Stanley Kubrick, luego de siete años, vuelve a entregarnos una película que no presenta un sofisticado entramado. Es, la representación fiel y auténtica de sus convicciones, de ese sentimiento delator de las sociedades viles, de la absurda capacidad racional del ser humano.
El tratamiento estético también el director lo divide en dos partes, no casualmente.
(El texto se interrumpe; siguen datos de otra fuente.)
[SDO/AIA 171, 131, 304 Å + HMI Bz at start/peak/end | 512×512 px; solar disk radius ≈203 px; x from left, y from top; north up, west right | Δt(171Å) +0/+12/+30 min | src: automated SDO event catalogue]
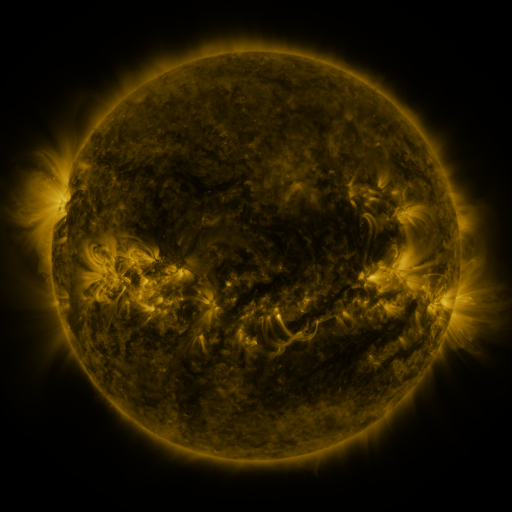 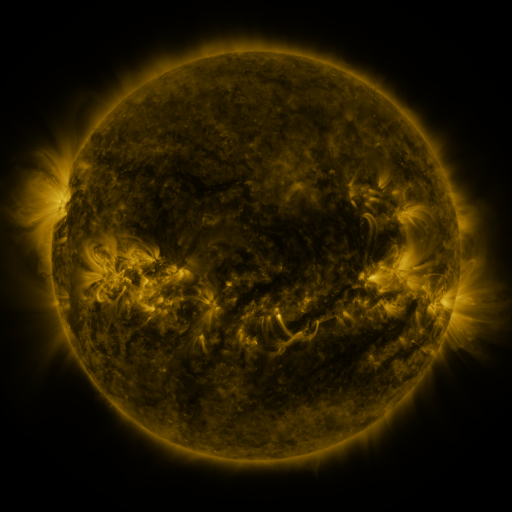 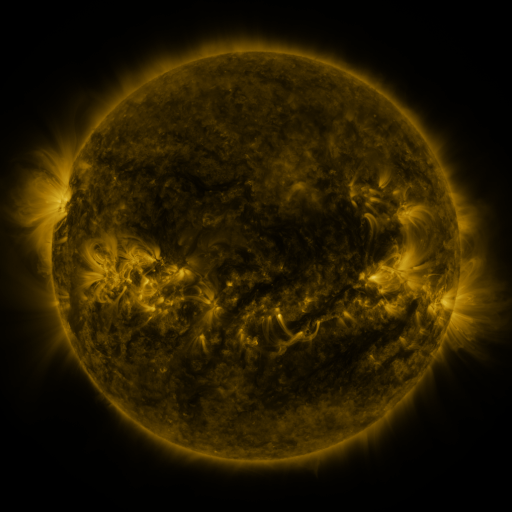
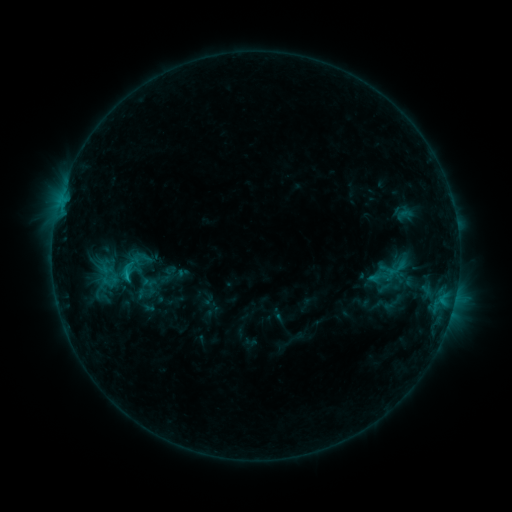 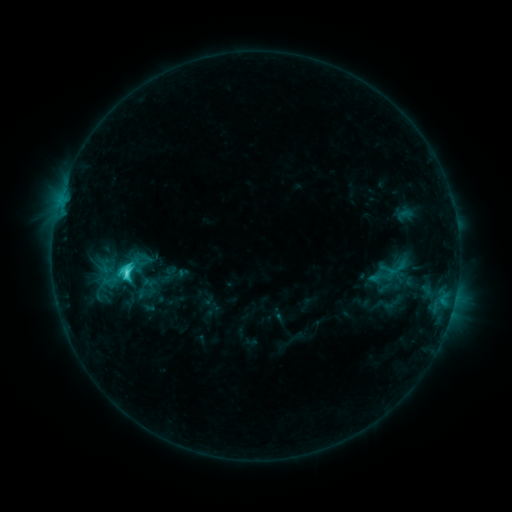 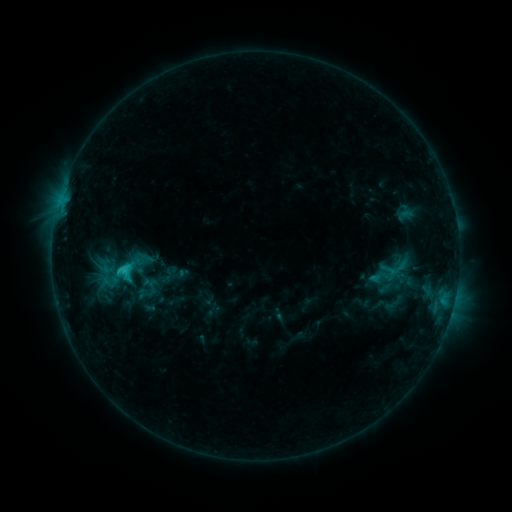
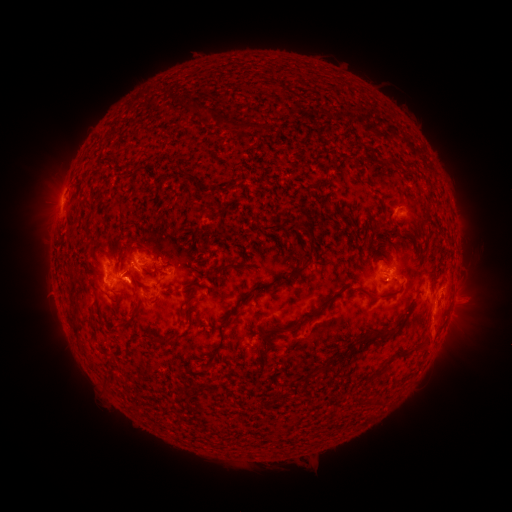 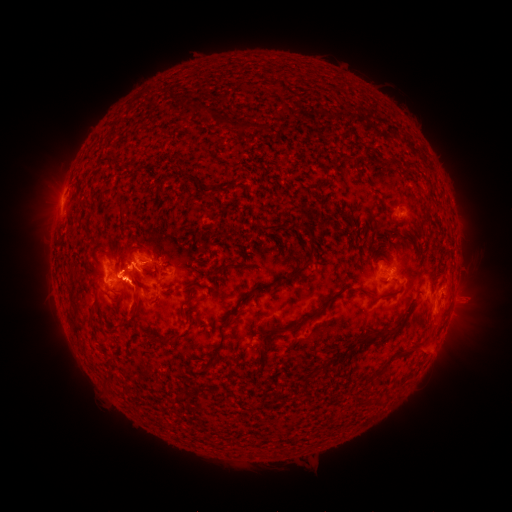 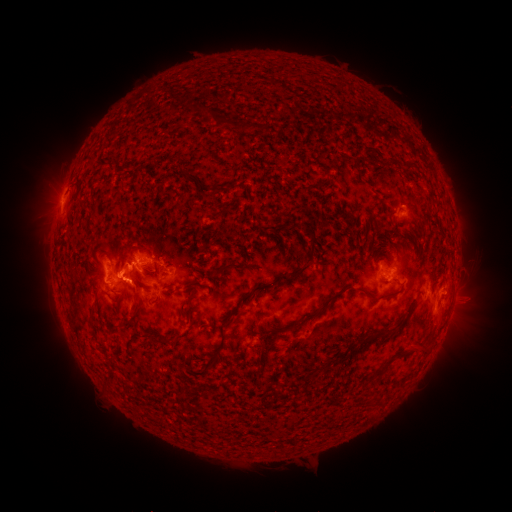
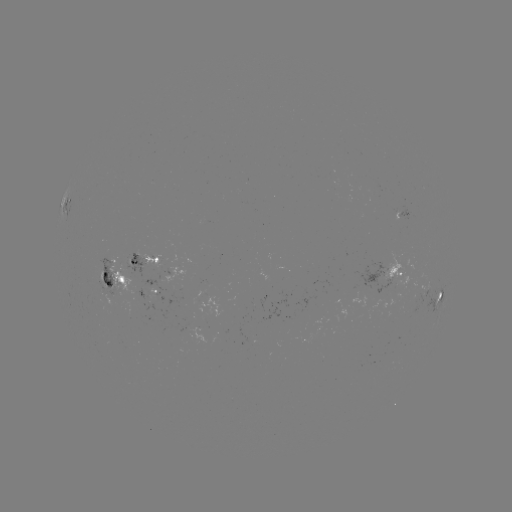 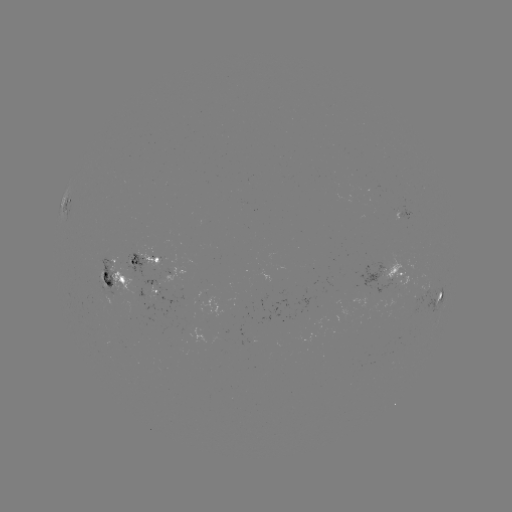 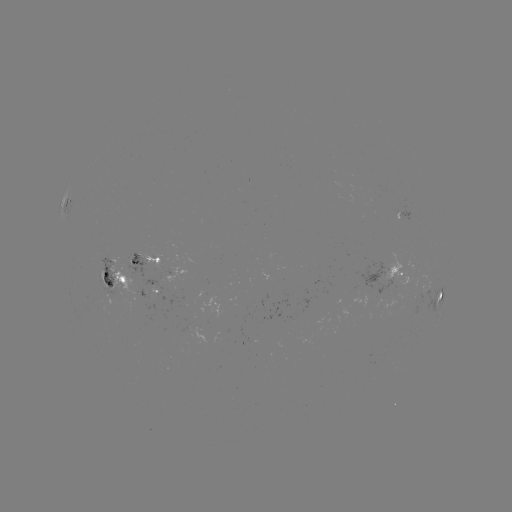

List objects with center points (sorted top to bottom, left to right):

La primera, se centra en planos secuencia, con steadycam, fiel a su impronta; se pasea por entre las botas militares, las patas de la cama, el llanto desgarrado y el suicidio latente. La segunda parte, cámara en mano, se mete en el barro, en la explosión cercana, se atrinchera y huye; en plano secuencia también, acompañando al Pvt. Joker (M. Modine) por toda la batalla. Insaciable.

ANECDOTARIO
“Full Metal Jacket” tiene una serie de simbolismos propios de Kubrick, que, insospechadamente convirtió al film en una “de culto”, por sus latentes referencias a los westerns (principalmente las del “yonki” John Wayne, a la cultura pop norteamericana y a Mickey Mouse. Obviamente, siempre crítico.

Dato IMFREAKALOT
“Full Metal Jacket” fue estrenada con solo dos meses después de la súper aclamada y premiada “Platoon” (“Pelotón”) de Oliver Stone, por ello, no tuvo tanto éxito en Estados Unidos. Sin embargo, el tratamiento dramático pone al relieve el distanciamiento y la diferenciación con su indirecta competidora.